Stored dataset items
★ ★ ★ ★ ★

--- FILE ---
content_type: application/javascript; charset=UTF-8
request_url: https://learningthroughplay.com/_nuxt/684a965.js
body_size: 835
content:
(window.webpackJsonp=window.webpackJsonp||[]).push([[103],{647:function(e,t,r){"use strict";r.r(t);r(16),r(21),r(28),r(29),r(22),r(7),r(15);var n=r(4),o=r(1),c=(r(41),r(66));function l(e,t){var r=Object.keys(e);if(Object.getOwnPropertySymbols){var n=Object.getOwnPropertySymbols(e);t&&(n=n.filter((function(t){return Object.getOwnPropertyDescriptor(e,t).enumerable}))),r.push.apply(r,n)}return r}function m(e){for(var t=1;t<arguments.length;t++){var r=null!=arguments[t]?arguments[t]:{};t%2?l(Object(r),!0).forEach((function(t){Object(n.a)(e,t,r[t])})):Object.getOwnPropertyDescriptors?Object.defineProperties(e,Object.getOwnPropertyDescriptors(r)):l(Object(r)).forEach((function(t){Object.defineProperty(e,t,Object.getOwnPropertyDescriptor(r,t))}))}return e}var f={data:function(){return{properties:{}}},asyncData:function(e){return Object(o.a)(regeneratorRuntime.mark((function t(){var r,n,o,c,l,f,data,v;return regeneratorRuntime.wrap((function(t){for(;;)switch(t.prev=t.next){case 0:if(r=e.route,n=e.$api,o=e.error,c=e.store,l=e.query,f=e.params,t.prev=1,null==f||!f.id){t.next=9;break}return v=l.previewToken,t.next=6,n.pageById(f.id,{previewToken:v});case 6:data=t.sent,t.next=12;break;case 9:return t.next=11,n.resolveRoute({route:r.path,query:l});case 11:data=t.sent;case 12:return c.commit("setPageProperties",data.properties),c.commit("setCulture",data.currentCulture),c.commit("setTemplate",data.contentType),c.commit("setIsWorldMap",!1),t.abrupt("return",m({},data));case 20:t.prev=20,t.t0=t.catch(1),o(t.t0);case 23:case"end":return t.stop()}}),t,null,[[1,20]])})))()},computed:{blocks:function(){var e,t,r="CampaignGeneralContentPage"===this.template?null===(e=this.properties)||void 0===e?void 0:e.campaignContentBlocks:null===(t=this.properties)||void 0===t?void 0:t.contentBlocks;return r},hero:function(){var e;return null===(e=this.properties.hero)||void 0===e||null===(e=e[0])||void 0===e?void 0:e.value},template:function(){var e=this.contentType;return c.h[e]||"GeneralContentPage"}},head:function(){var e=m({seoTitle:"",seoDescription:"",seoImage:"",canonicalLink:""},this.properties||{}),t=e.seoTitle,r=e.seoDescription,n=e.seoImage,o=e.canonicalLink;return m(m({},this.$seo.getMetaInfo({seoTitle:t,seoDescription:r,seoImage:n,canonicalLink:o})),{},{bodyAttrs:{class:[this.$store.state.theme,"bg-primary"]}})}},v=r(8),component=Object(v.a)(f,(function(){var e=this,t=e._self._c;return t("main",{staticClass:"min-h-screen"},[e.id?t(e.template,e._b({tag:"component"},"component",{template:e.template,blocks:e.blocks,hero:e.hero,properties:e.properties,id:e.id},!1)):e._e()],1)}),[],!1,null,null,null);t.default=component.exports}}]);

★ ★ ★ ★ ★

- **WORK ITEM**
Reproduce the entries above in full, precisely as written.

- **OUTPUT FOR THIS EXERCISE**
--- FILE ---
content_type: application/javascript; charset=UTF-8
request_url: https://learningthroughplay.com/_nuxt/684a965.js
body_size: 835
content:
(window.webpackJsonp=window.webpackJsonp||[]).push([[103],{647:function(e,t,r){"use strict";r.r(t);r(16),r(21),r(28),r(29),r(22),r(7),r(15);var n=r(4),o=r(1),c=(r(41),r(66));function l(e,t){var r=Object.keys(e);if(Object.getOwnPropertySymbols){var n=Object.getOwnPropertySymbols(e);t&&(n=n.filter((function(t){return Object.getOwnPropertyDescriptor(e,t).enumerable}))),r.push.apply(r,n)}return r}function m(e){for(var t=1;t<arguments.length;t++){var r=null!=arguments[t]?arguments[t]:{};t%2?l(Object(r),!0).forEach((function(t){Object(n.a)(e,t,r[t])})):Object.getOwnPropertyDescriptors?Object.defineProperties(e,Object.getOwnPropertyDescriptors(r)):l(Object(r)).forEach((function(t){Object.defineProperty(e,t,Object.getOwnPropertyDescriptor(r,t))}))}return e}var f={data:function(){return{properties:{}}},asyncData:function(e){return Object(o.a)(regeneratorRuntime.mark((function t(){var r,n,o,c,l,f,data,v;return regeneratorRuntime.wrap((function(t){for(;;)switch(t.prev=t.next){case 0:if(r=e.route,n=e.$api,o=e.error,c=e.store,l=e.query,f=e.params,t.prev=1,null==f||!f.id){t.next=9;break}return v=l.previewToken,t.next=6,n.pageById(f.id,{previewToken:v});case 6:data=t.sent,t.next=12;break;case 9:return t.next=11,n.resolveRoute({route:r.path,query:l});case 11:data=t.sent;case 12:return c.commit("setPageProperties",data.properties),c.commit("setCulture",data.currentCulture),c.commit("setTemplate",data.contentType),c.commit("setIsWorldMap",!1),t.abrupt("return",m({},data));case 20:t.prev=20,t.t0=t.catch(1),o(t.t0);case 23:case"end":return t.stop()}}),t,null,[[1,20]])})))()},computed:{blocks:function(){var e,t,r="CampaignGeneralContentPage"===this.template?null===(e=this.properties)||void 0===e?void 0:e.campaignContentBlocks:null===(t=this.properties)||void 0===t?void 0:t.contentBlocks;return r},hero:function(){var e;return null===(e=this.properties.hero)||void 0===e||null===(e=e[0])||void 0===e?void 0:e.value},template:function(){var e=this.contentType;return c.h[e]||"GeneralContentPage"}},head:function(){var e=m({seoTitle:"",seoDescription:"",seoImage:"",canonicalLink:""},this.properties||{}),t=e.seoTitle,r=e.seoDescription,n=e.seoImage,o=e.canonicalLink;return m(m({},this.$seo.getMetaInfo({seoTitle:t,seoDescription:r,seoImage:n,canonicalLink:o})),{},{bodyAttrs:{class:[this.$store.state.theme,"bg-primary"]}})}},v=r(8),component=Object(v.a)(f,(function(){var e=this,t=e._self._c;return t("main",{staticClass:"min-h-screen"},[e.id?t(e.template,e._b({tag:"component"},"component",{template:e.template,blocks:e.blocks,hero:e.hero,properties:e.properties,id:e.id},!1)):e._e()],1)}),[],!1,null,null,null);t.default=component.exports}}]);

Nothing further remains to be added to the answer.